Public defence from the Aalto University School of Electrical Engineering, Department of Information and Communications Engineering
Abstract visualization of the Sines-Transients-Noise decomposition

The title of the thesis: Audio Decomposition for Time Stretching

Doctoral student: Leonardo Fierro
Opponent: Prof. Simon Dixon, Queen Mary University of London, UK 
Custos: Prof. Vesa Välimäki, Aalto University School of Electrical Engineering, Department of Information and Communications Engineering 

Time stretching is an audio signal processing task that involves slowing down a sound without altering its frequency content. The research presented in this thesis explores transients and noise sounds in the context of audio processing and investigates the use of sound decomposition to improve the quality of time stretching for normal and extreme stretching factors. 

Traditionally, time-stretching methods often introduce artifacts, such as phasiness and transient smearing, especially when the stretching factor is large. To address the issue, this thesis introduced an improved method to decompose sounds into their constituent sine, transient, and noise components, and a different processing technique can be separately applied to each individual class. This allows for better preservation of transient features, even at extreme stretching factors, and improves the perceived quality of time-stretched audio signals compared to traditional methods. 

This thesis also presents an alternative audio-visual evaluation method for audio decomposition using an interactive audio player application, where access to the individual sinusoidal, transient, and noise classes is granted through a graphical user interface. This application aims at covering the shortcomings of misused objective metrics and promotes experimenting with the sound decomposition process by observing the effect of variations for each spectral component on the original sound and by comparing different methods against each other, evaluating the separation quality both audibly and visually. 

This thesis also discusses the motivation behind the use of the sines-transient-noise decomposition for time stretching by analyzing the performance drop in a well-known time-stretching method due to incorrect transient and noise handling. This work shows that, by adopting the proposed three-way decomposition within its framework, the performance of the aforementioned method is increased. 
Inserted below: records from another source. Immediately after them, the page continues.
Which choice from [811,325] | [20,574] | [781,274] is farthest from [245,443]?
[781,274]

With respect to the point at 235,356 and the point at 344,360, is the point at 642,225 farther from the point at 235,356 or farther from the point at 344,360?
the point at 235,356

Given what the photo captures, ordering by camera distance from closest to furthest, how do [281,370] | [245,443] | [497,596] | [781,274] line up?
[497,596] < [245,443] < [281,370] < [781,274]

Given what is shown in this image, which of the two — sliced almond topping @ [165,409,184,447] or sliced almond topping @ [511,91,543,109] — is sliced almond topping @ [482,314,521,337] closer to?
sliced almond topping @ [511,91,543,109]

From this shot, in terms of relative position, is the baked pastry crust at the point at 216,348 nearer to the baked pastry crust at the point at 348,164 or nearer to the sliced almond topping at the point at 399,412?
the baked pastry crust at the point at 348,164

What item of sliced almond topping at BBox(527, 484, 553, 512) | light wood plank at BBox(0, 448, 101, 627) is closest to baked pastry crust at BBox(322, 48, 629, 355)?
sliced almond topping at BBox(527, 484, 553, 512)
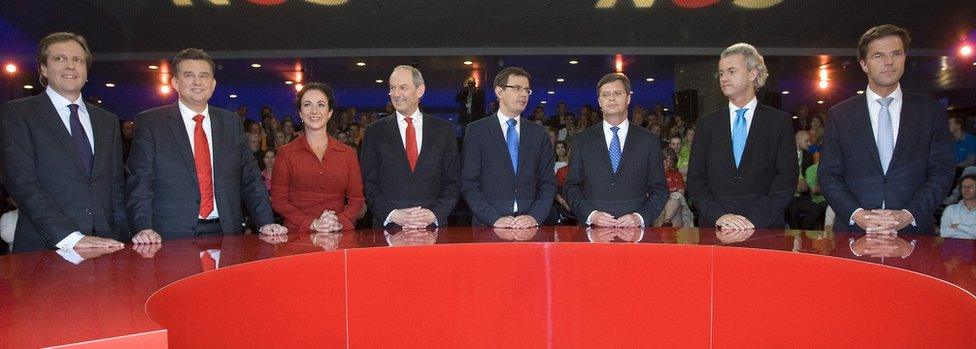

The noise component is typically overlooked by conventional time-stretching methods. This thesis introduces a novel hybrid design using a deep learning model to generate the stretched noise component with high quality even for extreme stretching factors, when the sound is slowed down by more than four times as it happens for slow motion sport videos or synthesis of ambient music. A simple and effective solution named noise morphing is proposed, producing state-of-the-art results across a wide range of inputs and stretching factors.